EXERCISE GOAL
Within the records below, find the line with "Piper Davis,The Grand Central Baking Book" and the line with "Seda Capitol Central", then reproduce exactly those two lines and all lines between them, without any picture.

SUPPLIED DATA

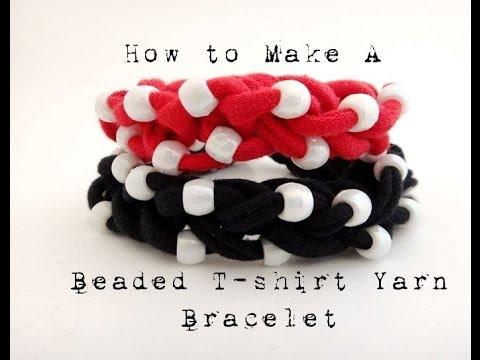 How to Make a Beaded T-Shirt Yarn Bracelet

--

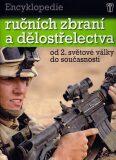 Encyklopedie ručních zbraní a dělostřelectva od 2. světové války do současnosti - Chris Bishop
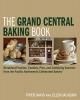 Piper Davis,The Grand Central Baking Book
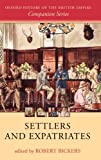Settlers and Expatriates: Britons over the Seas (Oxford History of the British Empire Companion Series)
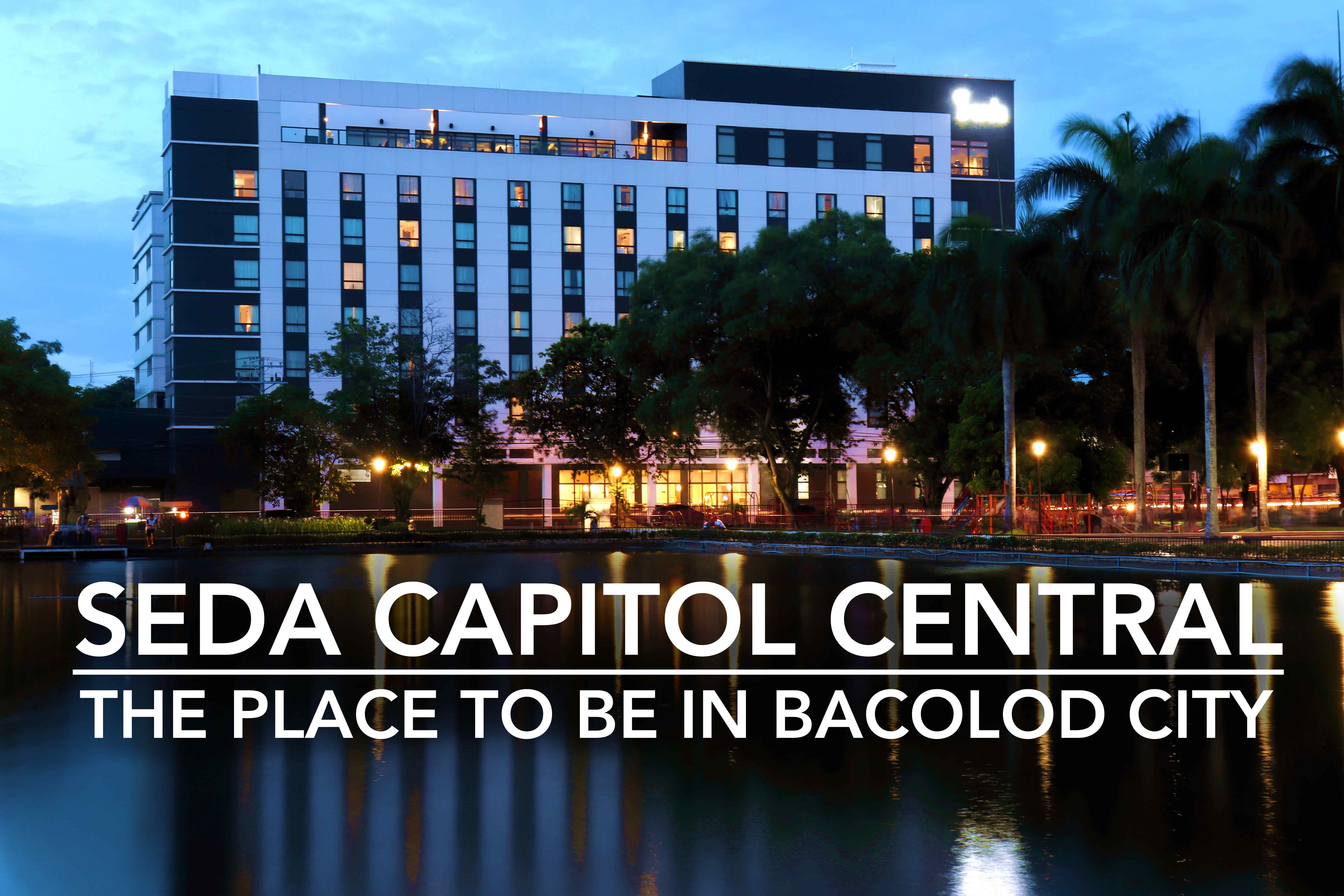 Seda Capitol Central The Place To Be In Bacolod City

OUTPUT OF THE TASK
 Piper Davis,The Grand Central Baking Book
Settlers and Expatriates: Britons over the Seas (Oxford History of the British Empire Companion Series)
 Seda Capitol Central The Place To Be In Bacolod City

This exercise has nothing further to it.